Chanting/Enchanting

Alan Smallwood

In an earlier marriage my wife at the time chanted the Nichiren-Buddhist mantra “Nam-Myoho-Renge-Kyo”.  She was going through a particularly rough stretch in her life and she would go off and chant in our guest bedroom every day for a couple of hours.  She would always emerge from these sessions a different person – calm, centered, and quietly joyful.

I supported this practice at first because I saw that it worked wonders for her and over the couple of years that she chanted, I grew to love the sound of her voice pealing through the house, its mellifluous vibrations casting its positive spell over both our lives and probably even helping our plants to grow and be happy as well.

I think it was the thing I missed about her most when we parted.

Several years afterwards I began to work with a young musician named Alan Smallwood who came into my life at just the perfect time and brought to me in musical terms exactly what I seemed to be missing in my life.

As a musician, I had no real formal training.  Most of what I knew came from playing in bands, singing in folk groups and conducting student choirs.  I did study drums for several years with a fine teacher as a kid, but that was about it.

So there were many holes in my understanding and knowledge of this amazing world of music and consequently there were many holes in my music.  Alan Smallwood, several years younger than I, filled these holes with his genius, his fascination with the then developing new technology of synthesis and became my musical director and arranger/orchestrator for many of the musical projects that I created.

It’s possible that I taught him a few things along the way.  He would probably tell you that today in his humble, sometimes self-deprecating manner, but what I really remember from the association is all that he taught me.

‘Woody’, as we lovingly called him, was always a flurry of energy.  In normal life that energy would spill out in a myriad of ways sometimes verging on a kind of scattered turmoil; however, when he would sit down at the piano or with his beloved Polymoog Synthesizer, he would turn into a concentrated force of magical wonder as his music poured forth out of his mind and fingers.  He would transform before our very eyes into the boy genius that we all knew him to be.

He taught me how to arrange for a rhythm section.  He taught me synthesis programming.  He taught me how to rehearse a band and get the most out of my musicians and he taught me how to write for musicians and challenge them and trust them.  Did he know at the time that he was teaching?  Probably not.  I learned by osmosis, by watching the kid do his magical thing.

As we both evolved as musicians we began to drift in and out of each other’s lives more and more as I got into the Industrial market and Woody went off to work as a side man with the likes of Lou Reed, Edgar Winter, David Clayton-Thomas of “Blood Sweat & Tears” and also with Marilyn McCoo, Eartha Kitt and Della Reese.

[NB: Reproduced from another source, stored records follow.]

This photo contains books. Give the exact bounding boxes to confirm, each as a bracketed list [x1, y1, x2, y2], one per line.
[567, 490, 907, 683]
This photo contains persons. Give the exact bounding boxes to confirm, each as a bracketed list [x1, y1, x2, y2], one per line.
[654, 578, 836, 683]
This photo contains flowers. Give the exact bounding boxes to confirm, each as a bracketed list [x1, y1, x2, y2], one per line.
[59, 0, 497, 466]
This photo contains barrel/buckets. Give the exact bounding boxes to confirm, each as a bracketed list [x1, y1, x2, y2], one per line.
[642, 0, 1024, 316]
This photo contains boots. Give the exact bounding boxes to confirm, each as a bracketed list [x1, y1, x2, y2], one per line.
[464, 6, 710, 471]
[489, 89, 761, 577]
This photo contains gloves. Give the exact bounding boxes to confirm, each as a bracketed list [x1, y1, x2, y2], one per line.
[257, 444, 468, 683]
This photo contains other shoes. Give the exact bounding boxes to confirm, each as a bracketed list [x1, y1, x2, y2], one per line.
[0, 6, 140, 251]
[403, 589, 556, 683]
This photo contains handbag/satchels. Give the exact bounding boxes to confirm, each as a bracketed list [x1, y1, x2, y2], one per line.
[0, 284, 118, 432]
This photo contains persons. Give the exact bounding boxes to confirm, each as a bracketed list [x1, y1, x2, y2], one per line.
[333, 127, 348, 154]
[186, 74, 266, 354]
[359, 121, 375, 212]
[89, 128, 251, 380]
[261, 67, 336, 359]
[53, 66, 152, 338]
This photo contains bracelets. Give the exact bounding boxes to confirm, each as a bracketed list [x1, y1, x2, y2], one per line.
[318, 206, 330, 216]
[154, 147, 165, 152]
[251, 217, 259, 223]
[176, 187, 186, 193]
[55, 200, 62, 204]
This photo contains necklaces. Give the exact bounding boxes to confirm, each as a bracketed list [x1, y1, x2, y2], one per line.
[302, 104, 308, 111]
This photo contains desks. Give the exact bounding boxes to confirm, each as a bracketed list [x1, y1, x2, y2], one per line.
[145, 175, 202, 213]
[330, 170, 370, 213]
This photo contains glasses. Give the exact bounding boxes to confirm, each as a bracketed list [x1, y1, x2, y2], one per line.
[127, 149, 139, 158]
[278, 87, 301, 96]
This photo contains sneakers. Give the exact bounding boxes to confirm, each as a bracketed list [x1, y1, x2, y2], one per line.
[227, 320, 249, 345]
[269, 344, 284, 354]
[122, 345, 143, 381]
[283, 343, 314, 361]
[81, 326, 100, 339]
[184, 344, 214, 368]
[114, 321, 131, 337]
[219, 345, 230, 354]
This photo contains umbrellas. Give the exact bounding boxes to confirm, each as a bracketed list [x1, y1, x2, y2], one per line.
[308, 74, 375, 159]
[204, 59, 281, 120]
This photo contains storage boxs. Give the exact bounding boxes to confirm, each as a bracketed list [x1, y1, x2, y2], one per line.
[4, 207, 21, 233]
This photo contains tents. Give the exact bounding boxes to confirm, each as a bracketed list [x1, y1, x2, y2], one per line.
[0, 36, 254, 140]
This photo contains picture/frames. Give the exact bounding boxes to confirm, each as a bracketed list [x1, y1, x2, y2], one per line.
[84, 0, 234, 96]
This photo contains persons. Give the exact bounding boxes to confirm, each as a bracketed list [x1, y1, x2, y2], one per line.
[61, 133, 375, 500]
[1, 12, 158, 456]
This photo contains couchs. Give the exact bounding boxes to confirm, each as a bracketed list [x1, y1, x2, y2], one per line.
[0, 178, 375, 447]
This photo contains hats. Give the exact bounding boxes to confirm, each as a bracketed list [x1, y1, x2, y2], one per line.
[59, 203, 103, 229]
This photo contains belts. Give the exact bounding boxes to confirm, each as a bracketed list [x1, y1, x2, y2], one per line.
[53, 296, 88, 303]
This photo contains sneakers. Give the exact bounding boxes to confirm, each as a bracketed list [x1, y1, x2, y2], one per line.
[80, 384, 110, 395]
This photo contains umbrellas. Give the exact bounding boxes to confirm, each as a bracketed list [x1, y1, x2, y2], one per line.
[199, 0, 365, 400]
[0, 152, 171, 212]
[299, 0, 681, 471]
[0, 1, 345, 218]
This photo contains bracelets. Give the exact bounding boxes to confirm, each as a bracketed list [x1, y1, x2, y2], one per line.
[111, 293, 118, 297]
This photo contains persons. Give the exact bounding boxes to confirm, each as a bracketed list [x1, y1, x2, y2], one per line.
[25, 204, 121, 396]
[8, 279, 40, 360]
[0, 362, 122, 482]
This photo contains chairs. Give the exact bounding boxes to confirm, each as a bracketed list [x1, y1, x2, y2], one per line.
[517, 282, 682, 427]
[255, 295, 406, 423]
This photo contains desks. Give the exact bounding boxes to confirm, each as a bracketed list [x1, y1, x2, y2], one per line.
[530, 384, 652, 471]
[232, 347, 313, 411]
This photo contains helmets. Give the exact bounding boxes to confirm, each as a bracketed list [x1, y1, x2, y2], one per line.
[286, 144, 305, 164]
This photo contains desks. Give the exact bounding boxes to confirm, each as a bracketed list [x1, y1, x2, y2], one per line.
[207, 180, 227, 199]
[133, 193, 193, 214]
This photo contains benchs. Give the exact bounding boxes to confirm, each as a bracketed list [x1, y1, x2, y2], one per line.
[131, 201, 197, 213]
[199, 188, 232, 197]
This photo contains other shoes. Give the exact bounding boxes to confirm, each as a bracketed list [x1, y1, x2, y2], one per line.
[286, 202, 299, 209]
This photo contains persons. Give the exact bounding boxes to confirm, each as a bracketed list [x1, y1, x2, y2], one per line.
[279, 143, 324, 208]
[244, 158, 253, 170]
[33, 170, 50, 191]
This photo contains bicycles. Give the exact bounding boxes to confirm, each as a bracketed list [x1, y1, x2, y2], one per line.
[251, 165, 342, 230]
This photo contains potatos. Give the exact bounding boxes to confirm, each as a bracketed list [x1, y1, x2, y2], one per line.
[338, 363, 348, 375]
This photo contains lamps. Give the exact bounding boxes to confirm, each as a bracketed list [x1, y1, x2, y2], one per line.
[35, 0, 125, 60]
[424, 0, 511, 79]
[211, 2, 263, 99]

For a couple of decades then we hardly saw each other.  He made the root of his living doing radio and television commercials with a jingle house here in NYC and that was a world that I never really ventured into, so our lives didn’t really touch.

But I always knew we were intertwined through the music that we had shared and especially the understandings of music that he had taught me.

Over the past year, “forces” have seemed to be bringing us back together.  A phone call here, a possible gig here and there that fell through or got postponed, but nothing really concrete.  Just enough to get him back into the back of my mind.

Then one day I received an email from him with a single song MP3.  He, still in his humble fashion, suggested that this piece of music might interest me since I was doing this ‘Inspirational thing’.  It was cut #2, Winds Of Change from his album called The Far Reaching Sound.  I sat mesmerized listening to this beautiful work from my old friend who had obviously grown even more as a musician over the decades.

I immediately wrote him back and said, “Send me the whole CD immediately!”

He did, of course, and Watchfire Music has now added Alan and The Far Reaching Sound to our roster of great music.

Woody’s  CD explores the merging of music with the Nichiren-Buddhist mantra  “Nam-Myoho-Renge-Kyo”.  In his own description, “the mantra is sung in a similar fashion to traditional chanting.  These songs present an aspect of the chanting experience while also taking the listener on exotic musical journeys.”

His description, for me, is totally accurate.  The CD has found a continuous home in my computer for the last few weeks now and gets played nearly every day filling our home with its most special music and beautiful chant.

Many of you, our loyal customers, are Christian-based people.  Here I ask each of you to keep an open mind and an open heart to the truths of existence.  Give this music a listen.  Don’t let ‘religion’ be constrictive.  Expand your thought and stay open to truth in all forms – in language, style and music.  We can all get inspired in a myriad of ways.  Here’s one of them.  Check it out.  It certainly works for me.

Chanting.  Try it.  It’s enchanting.